## Consignes et exigences
Modifiez, s’il vous plaît, le passage du texte extrait compris entre « Si dans l’imaginaire » et « d’une toile d’exception. » inclus, en remplaçant « toile » par « peinture ».

## Texte extrait
Si dans l’imaginaire commun, ne devait qu’être retenue une toile comme incarnation en peinture de l’imaginaire Romantique, ce serait très probablement ce tableau de Caspar David Friedrich, œuvre bâtie sur les seuls contrastes existant entre l’homme et la nature, la fragilité face à l’immensité. Peinture de la solitude et des interrogations sur le destin humain qui en découle, Friedrich démontre à quel point il est délicat de comprendre le monde. Analyse d’une toile d’exception.

Dans son ouvrage apologétique Le génie du christianisme paru en 1802, François-René de Chateaubriand écrivait : « L’homme est suspendu dans le présent, entre le passé et l’avenir, comme sur un rocher entre deux gouffres : derrière lui, devant lui, tout est ténèbres. » Caspar David Friedrich éprouva durant toute sa carrière de peintre une attraction irrésistible pour le paysage, intérêt qui ne fit qu’aller grandissant à tel point qu’il domina toute sa production des ultimes années ; estimant que l’art se posait en rôle de médiateur entre l’homme et la nature environnante. Ainsi, l’œil du peintre allemand ne se fait plus seulement artiste, mais simultanément philosophe, voyant dans les manifestations de la force de la nature une expression proche d’une divinité ineffable. La postérité ne s’y trompa d’ailleurs pas, lorsqu’elle qualifia le travail du peintre de « tragédie du paysage », nouveau registre qu’il aurait inventé sans même s’en rendre compte. Car en magnifiant à l’extrême les panoramas, en y ajoutant ce qu’il voit au plus profond de son être, et en plaçant de fait en parallèle l’Humain et la Terre, la recherche de sublimation en devient évidente. Mais ce placement parallèle permet également à Friedrich la création d’un effet de contraste dans son tableau. Si au premier plan apparaît un personnage esseulé vêtu relativement simplement et avec des couleurs unies (de sorte à ne pas distraire l’œil sur un point particulier) debout sur un rocher cahoteux, il se détache ainsi ostensiblement du deuxième plan, qui figure le paysage qu’il est en train de contempler, on le devine, en silence.  Le choix des teintes ternes et obscures pour la redingote et la roche ne sont nullement hasardeuses, puisqu’elles exercent un attrait primaire pour l’œil du contemplateur de la toile, œil qui va ensuite naturellement glisser vers le fond de la composition, détachée car de teinte claire ; un effet de glissement d’ailleurs renforcé par la posture de dos du voyageur solitaire. Notre regard cherchant naturellement à se poser en premier sur le visage d’une personne, il ne trouve ici aucune source d’attraction et ne s’attarde donc pas sur la silhouette qui nous est présentée « fermée » à tout abord, car de dos.

## Jeu d’enregistrements
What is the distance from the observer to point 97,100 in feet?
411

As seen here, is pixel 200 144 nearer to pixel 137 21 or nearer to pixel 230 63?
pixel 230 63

* * *

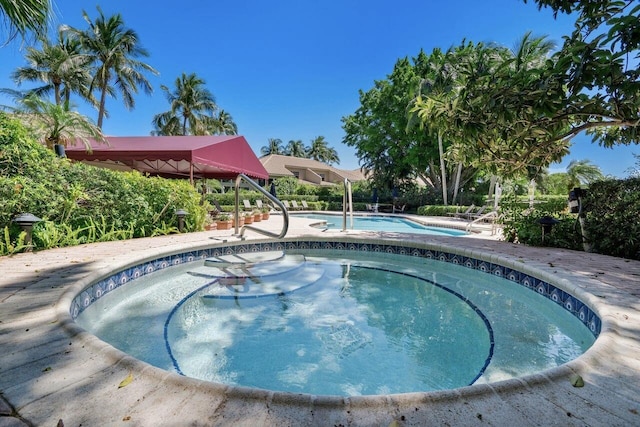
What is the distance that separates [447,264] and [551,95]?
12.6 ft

--

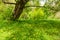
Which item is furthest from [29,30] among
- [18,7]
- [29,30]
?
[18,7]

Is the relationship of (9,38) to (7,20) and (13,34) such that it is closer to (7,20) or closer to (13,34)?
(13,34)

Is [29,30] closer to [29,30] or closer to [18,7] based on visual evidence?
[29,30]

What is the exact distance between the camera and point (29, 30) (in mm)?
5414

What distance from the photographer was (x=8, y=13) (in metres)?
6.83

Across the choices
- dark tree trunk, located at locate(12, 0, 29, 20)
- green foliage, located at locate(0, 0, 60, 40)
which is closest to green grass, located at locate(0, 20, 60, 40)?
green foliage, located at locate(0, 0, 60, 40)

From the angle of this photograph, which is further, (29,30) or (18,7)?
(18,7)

## Résultat attendu
Si dans l’imaginaire commun, ne devait qu’être retenue une peinture comme incarnation en peinture de l’imaginaire Romantique, ce serait très probablement ce tableau de Caspar David Friedrich, œuvre bâtie sur les seuls contrastes existant entre l’homme et la nature, la fragilité face à l’immensité. Peinture de la solitude et des interrogations sur le destin humain qui en découle, Friedrich démontre à quel point il est délicat de comprendre le monde. Analyse d’une peinture d’exception.